BBA Aviation’s Underlying Earnings Fall as Costs Rise in First Half

BBA Aviation (BBA.L), a British aviation services group, said early on Monday that a fall in its first-half underlying earnings as higher costs ate into sales was “in-line” with its expectations.

Reported sales from continuing operations rose to $1.26 billion during the six months that ended June 30, from $1.02 billion a year ago, the London-based firm said in its earnings statement. Group turnover includes a $230.2 million contribution from the acquisition of fuel services supplier EPIC Aviation last year. Organic growth in the group’s flagship unit Signature was 1.0%.

Underlying adjusted basic earnings per share slid by 3% to 11.3 cents, versus 11.7 cents a year ago, as cost of sales rose alongside an increase in administrative expenses. On a statutory basis, the company reported a 43.1% plunge in basic earnings per share to 3.7 cents, from 6.5 cents a year ago, reflecting “higher exceptional and other item charges.”
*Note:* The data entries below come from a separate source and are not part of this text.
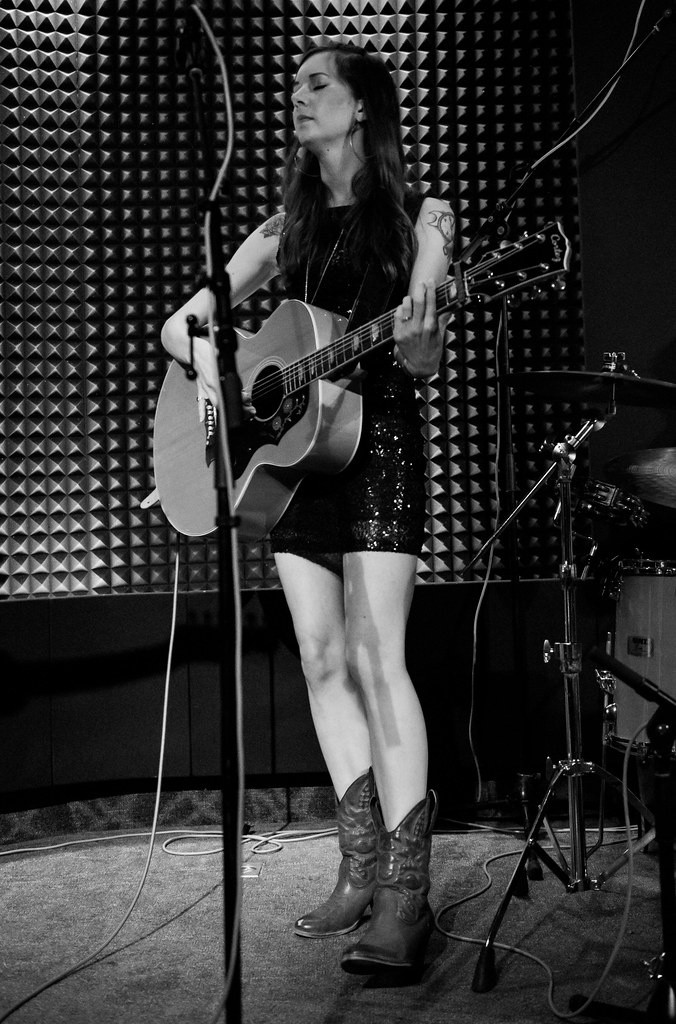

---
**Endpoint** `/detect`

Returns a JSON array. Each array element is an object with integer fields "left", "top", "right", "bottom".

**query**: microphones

[{"left": 175, "top": 4, "right": 210, "bottom": 75}]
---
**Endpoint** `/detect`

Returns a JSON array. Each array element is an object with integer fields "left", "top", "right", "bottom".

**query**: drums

[{"left": 607, "top": 558, "right": 676, "bottom": 759}]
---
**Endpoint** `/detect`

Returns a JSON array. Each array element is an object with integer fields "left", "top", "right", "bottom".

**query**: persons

[{"left": 161, "top": 41, "right": 456, "bottom": 977}]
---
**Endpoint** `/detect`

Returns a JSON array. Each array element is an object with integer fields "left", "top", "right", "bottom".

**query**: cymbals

[
  {"left": 498, "top": 367, "right": 676, "bottom": 408},
  {"left": 603, "top": 447, "right": 676, "bottom": 508},
  {"left": 554, "top": 474, "right": 650, "bottom": 527}
]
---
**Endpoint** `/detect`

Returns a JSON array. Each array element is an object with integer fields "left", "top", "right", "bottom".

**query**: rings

[
  {"left": 196, "top": 396, "right": 205, "bottom": 402},
  {"left": 401, "top": 316, "right": 411, "bottom": 323}
]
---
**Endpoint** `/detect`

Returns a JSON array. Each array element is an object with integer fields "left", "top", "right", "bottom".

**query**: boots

[
  {"left": 294, "top": 766, "right": 377, "bottom": 939},
  {"left": 341, "top": 789, "right": 437, "bottom": 974}
]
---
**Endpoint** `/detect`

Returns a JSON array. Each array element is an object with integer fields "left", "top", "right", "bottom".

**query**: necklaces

[{"left": 305, "top": 219, "right": 348, "bottom": 306}]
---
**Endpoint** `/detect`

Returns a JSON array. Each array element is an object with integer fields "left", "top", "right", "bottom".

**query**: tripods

[{"left": 460, "top": 381, "right": 657, "bottom": 994}]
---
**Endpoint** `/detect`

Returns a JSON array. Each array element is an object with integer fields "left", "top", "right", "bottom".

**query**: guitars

[{"left": 152, "top": 220, "right": 573, "bottom": 539}]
“The first half has been broadly in line with our expectations, with a solid Signature performance, in a flat B&GA [business and general aviation] market,” Group Chief Executive Mark Johnstone said in the statement.

Looking forward, the company, which announced the sale of its aviation parts and maintenance business Ontic for $1.37 billion last week, said Signature was focused on maintaining its level of performance against the US business and general aviation market in the second half.